Ongoing record low interest rates set by the Federal Reserve during the pandemic have spurred a mad dash to take advantage of buying up homes. This has led to record low inventory for existing homes and fierce competition to get one.

People are paying upwards of $100,000 over asking price or paying upfront with hard cash to beat out others in buying a home. In this lean housing market, sellers report receiving dozens of offers within hours of listing their property.

And if you’re thinking that building a house might be a better option, you might be running out of luck there, too.

A record number of prospective homeowners are trying to build a home, but the skyrocketing price of lumber is making that pricier than ever before.

According to CNBC, lumber has just hit an all-time high of $1,686 per thousand board feet this month. That's a 406% surge over the same time last year, when it was at just a little over $300.

According to the National Association of Home Builders, the surge in lumber prices has added nearly $39,000 to the price of an average new single-family new build home and about $13,000 to a multi-family home.

Local real estate expert Mark Johnson, who is the CEO of JPAR Brokerage of Texas, spoke about the dilemma he’s seeing consumers struggle with right now.

"With the lumber supply, it just simply cannot catch up despite a 13 year production high," he said. "According to the National Association of Realtors, it would take years to catch up with demand."

He said some people are having trouble meeting the new quota that is being suddenly added onto their home build price once the current cost of lumber is factored in.
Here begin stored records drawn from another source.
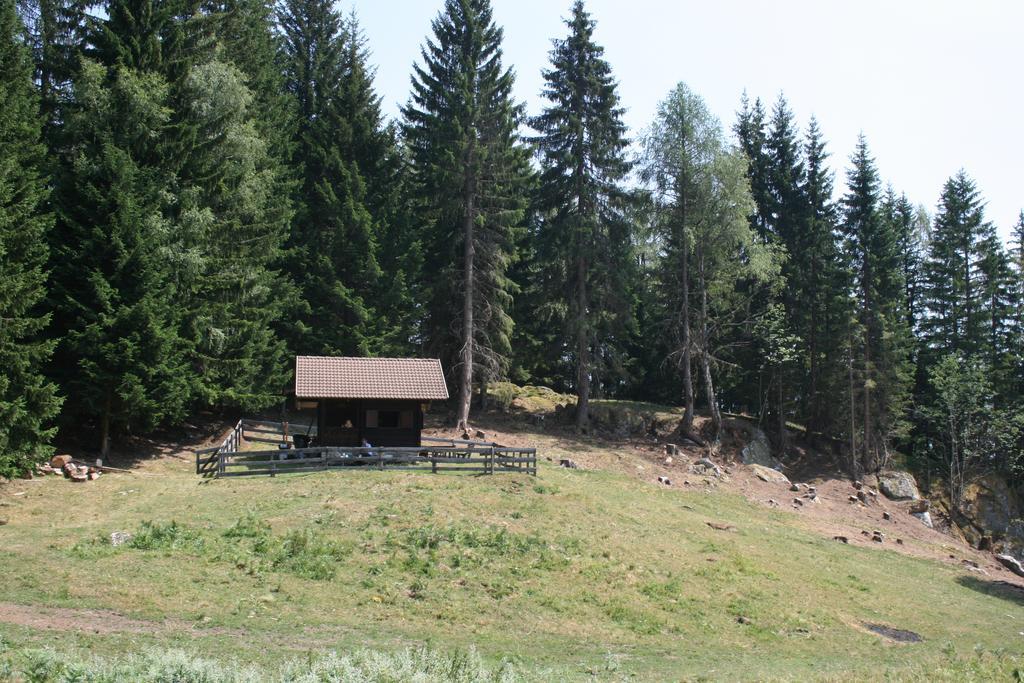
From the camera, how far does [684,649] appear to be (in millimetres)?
15234

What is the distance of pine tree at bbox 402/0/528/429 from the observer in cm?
A: 3853

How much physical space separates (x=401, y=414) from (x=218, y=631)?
53.4 ft

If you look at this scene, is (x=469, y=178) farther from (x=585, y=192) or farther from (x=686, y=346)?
(x=686, y=346)

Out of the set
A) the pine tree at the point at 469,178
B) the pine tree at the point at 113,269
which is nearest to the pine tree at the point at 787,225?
the pine tree at the point at 469,178

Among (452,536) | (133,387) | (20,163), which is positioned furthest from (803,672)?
(20,163)

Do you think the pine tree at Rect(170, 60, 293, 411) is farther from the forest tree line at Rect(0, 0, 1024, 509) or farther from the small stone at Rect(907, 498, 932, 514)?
the small stone at Rect(907, 498, 932, 514)

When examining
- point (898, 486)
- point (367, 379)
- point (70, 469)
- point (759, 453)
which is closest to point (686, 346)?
point (759, 453)

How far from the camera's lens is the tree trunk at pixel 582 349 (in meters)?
41.1

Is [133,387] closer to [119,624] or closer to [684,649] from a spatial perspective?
[119,624]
"In all cases, nobody likes a surprise, in terms of the price of what you're paying for,” he said. "Many builders, what they're doing is not pricing the home until the foundation or the slab is poured. And then, they don't know what the costs are. So we're seeing contracts for the consumer being based on certain things like price change. Where they have the ability to back out of the sale or to continue once they know what the real price will be."

Johnson said lumber costs are being driven up by a number of things happening all at once.

There are worker shortages at lumber yards, alongside rising lumber tariffs from Canada, where most of the U.S. gets its supply.

The pandemic itself caused production to shut down for a time and lumber yards have struggled to keep up. That means inventories are depleting due to skyrocketing demand.

"There’s also an increase in demand for remodeling," said Johnson. "Since people have been home during the pandemic, people are seeing the imperfections in their home or their deck and so there’s an increase in remodeling. And that’s putting more pressure on the lumber besides new construction."

According to CNBC, about 1 in 4 homes for sale are now newly built, the highest share ever.

Historically, new homes make up about 1 in 10, but fierce buyer competition is behind that shift. Prices for new and existing homes are at record highs.